I still didn’t think I was any good at playing compared to what I was listening to, but I saw minor improvements. I was able to pick out songs a little easier and, gradually, I began to learn a handful of old traditional folk and blues tunes. I was also writing my own songs—using past stories as the basis for most of them—trying to work together a theme of sorts with various characters. I wrote a song about Carson McCullers The Heart Is a Lonely Hunter, then another about a street musician from New Orleans. I wrote one about a bum wearing a toga roaming around New York during the spring who’s convinced he was once a Wall St. millionaire. One from the point of view of Travis, the character played by Harry Dean Stanton in the movie Paris, Texas. Another about a married woman who leaves Alaska dressed as a pinup girl, driving a Mercury Comet. She meets an eighteen-year-old Indian in Sioux Falls: an affair ensues across the landscape. I even wrote some instrumentals. It was nice to feel like I was creating something, nothing new per se, but a little piece of life. I found myself with a productive fever, trying to catch up for the previous years I felt like I had wasted.

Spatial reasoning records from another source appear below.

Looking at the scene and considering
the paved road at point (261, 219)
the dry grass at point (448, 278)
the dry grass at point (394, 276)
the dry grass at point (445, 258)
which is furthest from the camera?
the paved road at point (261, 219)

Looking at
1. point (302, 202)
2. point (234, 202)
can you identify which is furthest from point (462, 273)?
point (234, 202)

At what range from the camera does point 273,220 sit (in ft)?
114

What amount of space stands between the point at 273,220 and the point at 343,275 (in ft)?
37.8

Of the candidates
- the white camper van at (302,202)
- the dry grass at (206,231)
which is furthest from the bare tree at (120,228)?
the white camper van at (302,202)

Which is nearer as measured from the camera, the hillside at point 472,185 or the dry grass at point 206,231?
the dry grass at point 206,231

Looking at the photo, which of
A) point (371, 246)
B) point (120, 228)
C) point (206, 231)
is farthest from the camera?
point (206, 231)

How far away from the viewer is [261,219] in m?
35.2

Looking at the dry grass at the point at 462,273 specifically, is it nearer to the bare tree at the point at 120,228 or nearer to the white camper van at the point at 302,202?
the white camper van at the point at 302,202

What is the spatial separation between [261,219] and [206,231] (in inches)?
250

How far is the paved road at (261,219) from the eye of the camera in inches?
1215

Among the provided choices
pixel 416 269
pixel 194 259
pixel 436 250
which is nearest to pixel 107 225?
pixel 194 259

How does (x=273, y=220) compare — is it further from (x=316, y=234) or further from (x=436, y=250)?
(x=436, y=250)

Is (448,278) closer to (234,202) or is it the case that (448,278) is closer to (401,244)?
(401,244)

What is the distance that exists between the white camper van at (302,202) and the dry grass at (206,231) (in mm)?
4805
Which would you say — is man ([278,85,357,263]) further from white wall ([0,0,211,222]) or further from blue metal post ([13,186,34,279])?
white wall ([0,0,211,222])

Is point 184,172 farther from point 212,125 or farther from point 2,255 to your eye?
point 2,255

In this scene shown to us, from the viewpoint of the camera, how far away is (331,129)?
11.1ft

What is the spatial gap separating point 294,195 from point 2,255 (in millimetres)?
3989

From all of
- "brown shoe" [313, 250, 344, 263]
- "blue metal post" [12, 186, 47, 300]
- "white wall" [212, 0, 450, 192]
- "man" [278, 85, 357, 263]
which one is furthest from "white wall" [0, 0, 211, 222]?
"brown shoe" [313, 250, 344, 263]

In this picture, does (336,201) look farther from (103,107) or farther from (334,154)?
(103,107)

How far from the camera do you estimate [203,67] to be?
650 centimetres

Eventually, I put together a demo CD and started playing shows. My first one was at a metal/punk bar in a desolate part of 82nd St. in NE Portland. There was nothing much out there at night aside from some cheap motels and a few roaming hookers and meth addicts. I went on after a really bad cover band. There were maybe ten people there and as I sat on the stage, I couldn’t help but miss the days of being in a punk band. Even as the lead singer, I wasn’t the complete center of attention. I had other friends along with me to throw in the funny jokes or liven up the crowd who, more often than not, were also good friends. Blast the guitars and bang out the fast beat. Who cares if the PA works?  Next thing you know, everyone’s jumping around and beer is spilling and we’re having a good’ ol’ time. This was a whole new world of performing for me. As I finished each song, I was greeted with blank stares and a few kind souls who clapped. It felt a little strange.


A month later, I got a gig playing Fridays at a Polish café. The owner had the right intentions: Polish food, music, cheap foreign beers, but hardly anyone ever came to the place. The first time I played there, my crowd consisted of a good friend of mine and two little kids and their parents. With chocolate ice cream covering their faces, I played Elizabeth Cotton’s song “Freight Train” for them. When I was done, the kids were yelling, “Freight Train! Freight Train!” I concluded that maybe next time I would wear a conductor’s hat and bring little toy trains for them to play with. I came away from that show with a mere five bucks and a few pierogies, but it was then that I had the feeling I was on to something here. I liked playing for kids. They seemed to innately feel the emotion of the music, more so than adults, and though what I was playing was entirely different, it reminded me of that same feeling of old basement punk shows I’d been at and played in years before.